Price comparisons across decades

[Moving this branch of the discussion out to clean up the Vision Pro comments, and because it devolved pretty quickly into personal comments, closing it. -Adam]

I have a perfectly good horse, why would I need this “Ford” thing?

PS: My first Mac was nearly $5000 – which is over $13,000 in today’s dollars – so the anxiety of pricing is seriously misplaced.

2 Likes

For you, perhaps. In my experience, Apple has never made a sounder move than enabling people of modest means to acquire MacBook Airs. Any way you look at it, the announced list price of the apple Vision Pro is very high and easily considered elitist.

Not saying that the system isn’t great or doesn’t have a bright future. Very sound cases have been made in these pages for uses for impaired users and long haul commuters or travelers, for example (I could have used these when traveling to Japan 3 times a month!). But they ain’t for me–they’ll have to pry my M2 MBP out of my cold dead fingers…

And my first Mac cost $2499 in April 1984, and I was soon to spend another $999 to upgrade it to 512k “fat Mac” status. The reader can look up those amounts in 2023 bucks if they care.

1 Like

That’s true in another way – there’s an underlying moral assumption to this that every consumer product should be affordable for everybody. I’m not sure that’s true – do we argue similarly about expensive cars? Restaurants? (we do about houses, I think).

If people don’t see a use for it for themselves, why the worry that it’s too expensive?

(Also, historically, innovations have tended to arrive at a very expensive level first and then get democratized in price, cell phones being a classic example)

5 Likes

Which reminds me of the old joke quoted by Woody Allen: Boy, the food at this place is really terrible; and such small portions!"

1 Like

But the MacBook Air was far from the first generation Mac. And when it was first released, it was not the least-cost option either. Lots of people said it was overpriced and underfeatured. And the first-generation Air absolutely was, compared to its contemporary models.

Just like the first-generation of any high-end product, from Apple or otherwise. The first Macs were very expensive (as pointed out), so much so that many within Apple thought it would never sell.

The first iPhone was also very expensive compared to other smartphones (and many in the press said it would never become popular as a result). In that case, however, the competition all raised their price on smartphones and we’ve all been paying those higher prices ever since.

You could say the same thing about iPads and the Watch. All very expensive at launch, but less expensive models shipped later on.

I’m certain the AVP will follow a similar pattern if the customer base actually wants it.

1 Like

Irrelevant. Has nothing to do with the point I was making. And as far as the other cases you cite (that were “first generation”), again, irrelevant. How many “first generation” pieces of hardware has Apple introduced that cost 3500 bucks? Not a lot, eh?

You’re joking, right? Go back in history and look at Apple products in equivalent 2023 dollars.
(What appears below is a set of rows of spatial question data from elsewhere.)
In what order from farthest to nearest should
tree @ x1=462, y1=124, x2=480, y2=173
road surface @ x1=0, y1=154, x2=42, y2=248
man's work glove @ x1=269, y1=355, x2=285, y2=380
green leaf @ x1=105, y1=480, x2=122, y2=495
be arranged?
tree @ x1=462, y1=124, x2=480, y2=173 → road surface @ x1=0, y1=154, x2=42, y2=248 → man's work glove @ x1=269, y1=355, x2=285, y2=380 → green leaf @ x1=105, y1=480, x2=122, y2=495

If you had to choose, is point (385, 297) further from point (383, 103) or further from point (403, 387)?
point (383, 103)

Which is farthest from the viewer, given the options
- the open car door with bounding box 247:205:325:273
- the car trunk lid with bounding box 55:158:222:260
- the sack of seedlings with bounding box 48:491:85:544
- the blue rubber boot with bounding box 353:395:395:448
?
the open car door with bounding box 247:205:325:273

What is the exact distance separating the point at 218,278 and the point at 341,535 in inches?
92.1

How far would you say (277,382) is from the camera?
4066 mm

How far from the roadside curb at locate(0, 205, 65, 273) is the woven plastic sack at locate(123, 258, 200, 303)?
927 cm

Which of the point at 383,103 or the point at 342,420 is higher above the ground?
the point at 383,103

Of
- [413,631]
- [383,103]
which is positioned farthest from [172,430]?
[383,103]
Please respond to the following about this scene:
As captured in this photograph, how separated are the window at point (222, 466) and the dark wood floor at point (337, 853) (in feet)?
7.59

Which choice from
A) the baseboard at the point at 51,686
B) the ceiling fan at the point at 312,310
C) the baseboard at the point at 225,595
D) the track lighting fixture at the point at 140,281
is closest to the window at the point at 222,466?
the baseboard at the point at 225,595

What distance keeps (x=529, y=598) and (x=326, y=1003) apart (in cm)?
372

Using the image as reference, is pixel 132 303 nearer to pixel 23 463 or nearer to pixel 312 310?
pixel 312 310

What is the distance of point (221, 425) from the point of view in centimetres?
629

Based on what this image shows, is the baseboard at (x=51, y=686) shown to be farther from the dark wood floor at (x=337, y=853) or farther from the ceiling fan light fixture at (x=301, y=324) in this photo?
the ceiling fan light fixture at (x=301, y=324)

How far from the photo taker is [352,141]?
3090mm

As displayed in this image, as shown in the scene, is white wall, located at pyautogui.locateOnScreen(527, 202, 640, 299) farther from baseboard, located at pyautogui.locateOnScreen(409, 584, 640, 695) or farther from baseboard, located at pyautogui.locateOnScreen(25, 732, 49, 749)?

But you speak of “expensive” and “elitist” as if those are bad things. Go tell that to Tesla, Bentley, Dyson, and a long list of other companies. I understand you don’t like it, but there’s nothing wrong with being at the high-end of the market. And, in fact, there are plenty of advantages.

1 Like

You’re the one who must be joking. “Bentley”?? Are you kidding? And “Dyson”? You mean the vacuum cleaners? And giving any money at all to Musk is beneath comment.

And go read what was posted: “could be considered” is hardly the call to revolution you seem to perceive. You don’t understand at all what I “don’t like”, and you should not make those assumptions–you have no idea. Resurrecting the past in terms of “equivalent 2023 dollars” has NOTHING to do with what I was talking about, nor does your presumptions about what I think about “high end.”

Ok, I’ll bite.

When comparing prices decades apart from one another why isn’t it appropriate to adjust them all to a single unit of purchasing power?

4 Likes

Because “decades apart” in “purchasing power” does not necessarily translate well in direct comparison: the 1984 Macintosh computer (128k RAM and Motorola chip for $2499) does not compare well with today’s MBA (M-1 or M-2), no matter how you value the dollar. If you know of a metric that makes a valid comparison, I’d love to hear it.